# Description of the task
Retype the rows below word for word, from the line with "Between the building" up to and including the last line of the rows.

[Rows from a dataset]
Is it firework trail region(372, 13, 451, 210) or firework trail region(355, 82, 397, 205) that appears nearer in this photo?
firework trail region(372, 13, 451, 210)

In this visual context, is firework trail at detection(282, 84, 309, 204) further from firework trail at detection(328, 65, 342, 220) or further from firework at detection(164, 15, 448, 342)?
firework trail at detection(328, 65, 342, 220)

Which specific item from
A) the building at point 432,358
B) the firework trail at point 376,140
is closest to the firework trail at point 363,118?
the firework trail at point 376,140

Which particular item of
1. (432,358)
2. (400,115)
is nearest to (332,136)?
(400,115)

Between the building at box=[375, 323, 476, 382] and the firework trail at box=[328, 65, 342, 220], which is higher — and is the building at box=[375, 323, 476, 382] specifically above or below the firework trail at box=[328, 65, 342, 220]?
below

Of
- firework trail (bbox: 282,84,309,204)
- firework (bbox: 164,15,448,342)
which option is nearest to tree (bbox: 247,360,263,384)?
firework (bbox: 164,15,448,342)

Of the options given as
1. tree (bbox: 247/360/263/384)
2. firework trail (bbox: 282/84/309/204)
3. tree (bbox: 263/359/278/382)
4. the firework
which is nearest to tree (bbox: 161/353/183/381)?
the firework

# Finished task
Between the building at box=[375, 323, 476, 382] and the firework trail at box=[328, 65, 342, 220], which is higher — and is the building at box=[375, 323, 476, 382] specifically above or below the firework trail at box=[328, 65, 342, 220]?
below

Of
- firework trail (bbox: 282,84,309,204)
- firework (bbox: 164,15,448,342)
which option is nearest to tree (bbox: 247,360,263,384)?
firework (bbox: 164,15,448,342)

Of the options given as
1. tree (bbox: 247/360/263/384)
2. firework trail (bbox: 282/84/309/204)
3. tree (bbox: 263/359/278/382)
4. the firework
which is nearest to tree (bbox: 161/353/183/381)?
the firework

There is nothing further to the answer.